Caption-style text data

■ ■ ■ ■

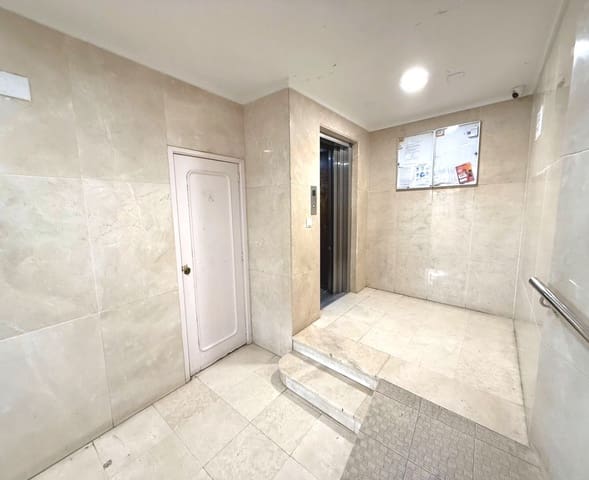 3 bedroom Apartment for sale in Calpe / Calp - € 245,000 (Ref: 9614164)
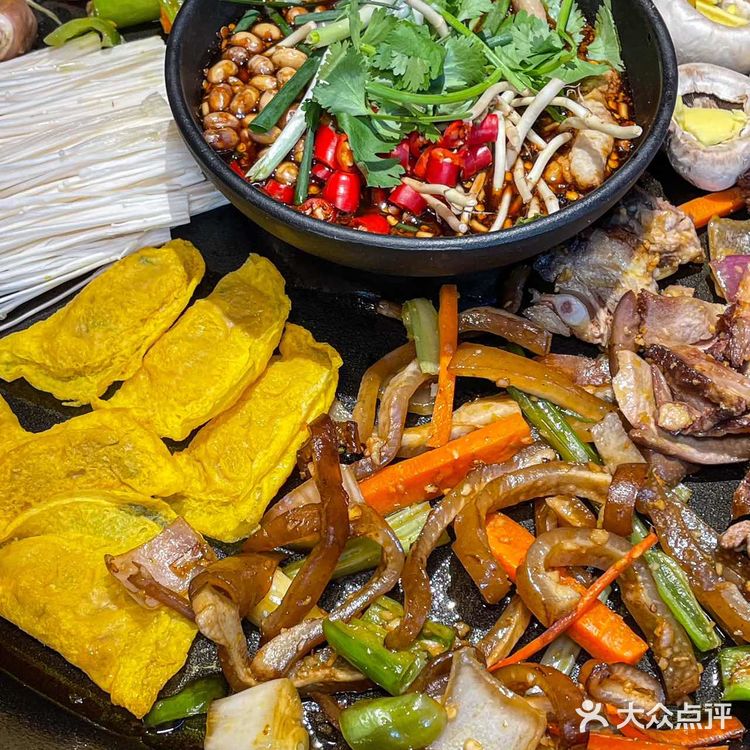 刚开业三天,下午三点去都没地方坐了……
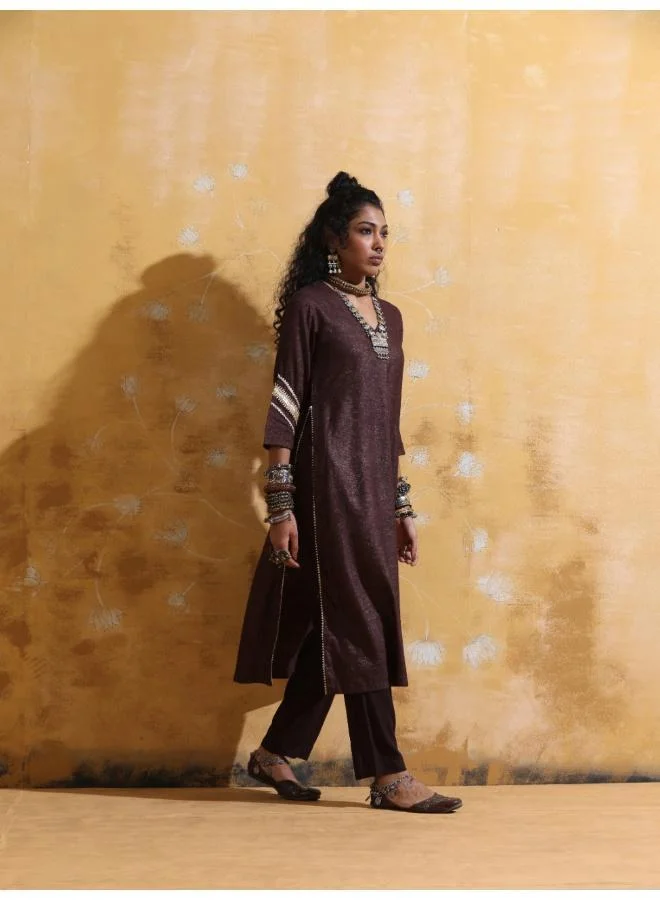 trueBrowns trueBrowns Brown Metallic High-Slit Straight Kurta Set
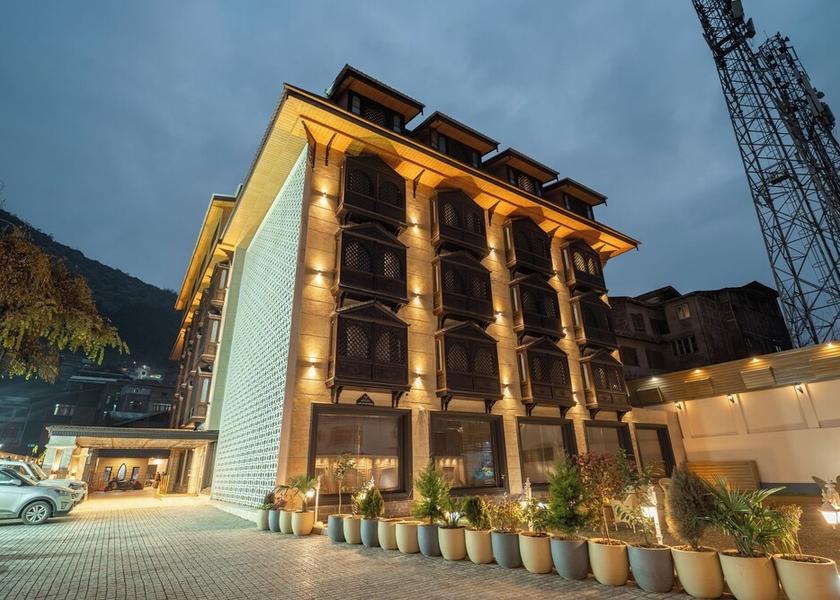 Jammu and Kashmir Srinagar Front of property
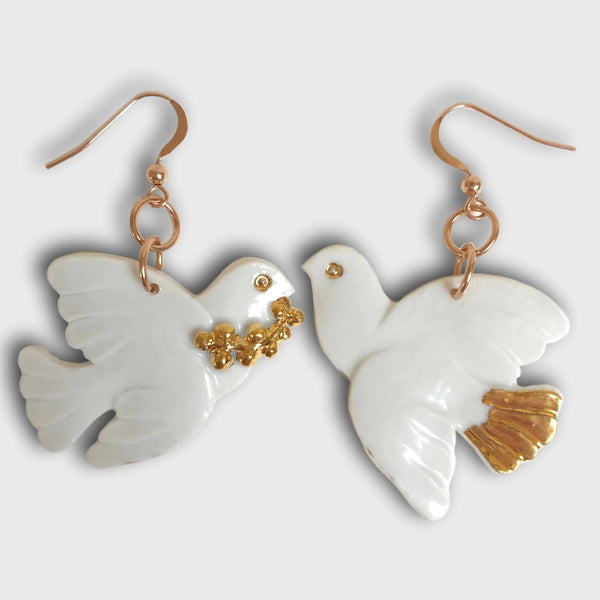 Boucles d’oreille colombes blanches avec pampilles dorées et crochets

■ ■ ■ ■

| WHAT THE TASK ASKS |
Transcribe every line from the one with "刚开业三天,下午三点去都没地方坐了……" to the last line of the records above, exactly, excluding pictures.

| SOLUTION TO THE PROBLEM |
 刚开业三天,下午三点去都没地方坐了……
 trueBrowns trueBrowns Brown Metallic High-Slit Straight Kurta Set
 Jammu and Kashmir Srinagar Front of property
 Boucles d’oreille colombes blanches avec pampilles dorées et crochets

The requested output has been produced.